I asked him the same myself.
What did he say?
He had a question for me. Said where would he go to?
They made their way through the narrow walled st
reets toward the gate and the fires of the camp beyond. A voice was calling. It called: Las diez y media, tiempo sereno. It was the watchman at his rounds and he passed them with his lantern calling softly the hour.
In the predawn dark the sounds about describe the scene to come. The first cries of birds in the trees along the river and the clink of harness and the snuffle of horses and the gentle sound of their cropping. In the darkened village roosters have begun. The air smells of horses and charcoal. The camp has begun to stir. Sitting all about in the accruing light are the children from the town. None of the men rising know how long they have been there in darkness and silence.
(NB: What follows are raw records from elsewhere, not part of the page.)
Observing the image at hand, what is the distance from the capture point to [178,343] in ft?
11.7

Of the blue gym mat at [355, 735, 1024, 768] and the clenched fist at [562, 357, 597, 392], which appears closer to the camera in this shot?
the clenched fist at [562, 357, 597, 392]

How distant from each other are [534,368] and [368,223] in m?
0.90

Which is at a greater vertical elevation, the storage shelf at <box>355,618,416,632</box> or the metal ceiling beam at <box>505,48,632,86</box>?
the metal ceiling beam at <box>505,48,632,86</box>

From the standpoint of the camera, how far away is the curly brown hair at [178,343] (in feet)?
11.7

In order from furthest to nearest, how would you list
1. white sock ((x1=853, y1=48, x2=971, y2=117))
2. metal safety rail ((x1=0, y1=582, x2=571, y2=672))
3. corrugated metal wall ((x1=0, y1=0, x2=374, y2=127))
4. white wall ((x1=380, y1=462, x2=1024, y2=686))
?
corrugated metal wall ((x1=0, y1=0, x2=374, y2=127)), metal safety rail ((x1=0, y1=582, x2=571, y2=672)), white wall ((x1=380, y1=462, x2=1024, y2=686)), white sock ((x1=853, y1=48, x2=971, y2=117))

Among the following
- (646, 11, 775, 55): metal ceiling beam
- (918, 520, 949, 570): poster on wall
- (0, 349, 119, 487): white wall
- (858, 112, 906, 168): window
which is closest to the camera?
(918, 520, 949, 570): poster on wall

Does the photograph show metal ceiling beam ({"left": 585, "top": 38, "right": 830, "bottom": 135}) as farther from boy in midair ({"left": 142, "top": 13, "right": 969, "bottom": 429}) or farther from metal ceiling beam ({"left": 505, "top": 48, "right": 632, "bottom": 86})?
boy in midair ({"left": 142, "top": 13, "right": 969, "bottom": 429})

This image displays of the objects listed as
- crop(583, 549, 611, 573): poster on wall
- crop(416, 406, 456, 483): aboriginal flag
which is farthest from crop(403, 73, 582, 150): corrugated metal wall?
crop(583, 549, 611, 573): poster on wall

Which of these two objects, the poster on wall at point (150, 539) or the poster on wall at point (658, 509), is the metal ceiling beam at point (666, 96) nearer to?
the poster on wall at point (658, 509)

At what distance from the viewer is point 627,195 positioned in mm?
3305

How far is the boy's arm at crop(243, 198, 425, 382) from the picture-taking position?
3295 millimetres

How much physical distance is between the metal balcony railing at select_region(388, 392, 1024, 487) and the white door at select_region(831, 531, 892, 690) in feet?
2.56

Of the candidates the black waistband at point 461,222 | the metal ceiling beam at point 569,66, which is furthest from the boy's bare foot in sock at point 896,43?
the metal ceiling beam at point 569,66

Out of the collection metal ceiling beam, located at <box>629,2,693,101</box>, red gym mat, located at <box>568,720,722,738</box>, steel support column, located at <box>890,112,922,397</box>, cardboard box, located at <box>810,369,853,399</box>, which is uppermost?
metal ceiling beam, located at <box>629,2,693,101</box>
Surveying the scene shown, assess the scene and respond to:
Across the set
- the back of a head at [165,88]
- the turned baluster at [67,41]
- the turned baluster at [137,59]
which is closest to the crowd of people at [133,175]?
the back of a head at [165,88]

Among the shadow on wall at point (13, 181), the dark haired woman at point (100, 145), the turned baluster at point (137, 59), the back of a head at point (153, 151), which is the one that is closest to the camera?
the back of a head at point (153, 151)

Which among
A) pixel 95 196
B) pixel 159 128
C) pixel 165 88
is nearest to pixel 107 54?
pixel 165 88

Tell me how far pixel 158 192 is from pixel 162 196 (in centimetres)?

When they rode through the square the dead squaw was gone and the dust was newly raked. The juggler's lamps were stark and black atop their poles and the fire was cold before the pitchtent. An old woman who had been chopping wood raised up and stood with the axe in both hands as they passed.
They rode through the sacked indian camp at midmorning, the blackened sheets of meat draped across the bushes or hung from poles like strange dark laundry. Deerhides were pegged out on the ground and white or ruddled bones lay strewn over the rocks in a primitive shambles. The horses cocked their ears and stepped quickly. They rode on. In the, afternoon black Jackson caught them up, his mount surbated and all but blown. Glanton turned in the saddle and measured him with his eye. Then he nudged his horse forward and the black fell in with his pale wayfellows and all rode on as before.
They did not miss the veteran until that evening. The judge made his way down through the smoke of the cookfires and squatted before Toadvine and the kid.
What's become of Chambers, he said.
I believe he's quit.
Quit.
I believe he has.
Did he ride out this morning?
Not with us he never.
It was my understanding that you spoke for your group.
Toadvine spat. He appears to of spoke for hisself.
When did you last see him.
Seen him yesterday evenin.
But not this morning.
Not this mornin.
The judge regarded him.
Hell, said Toadvine. I allowed you knowed he was gone. It aint like he was so small you never would miss him.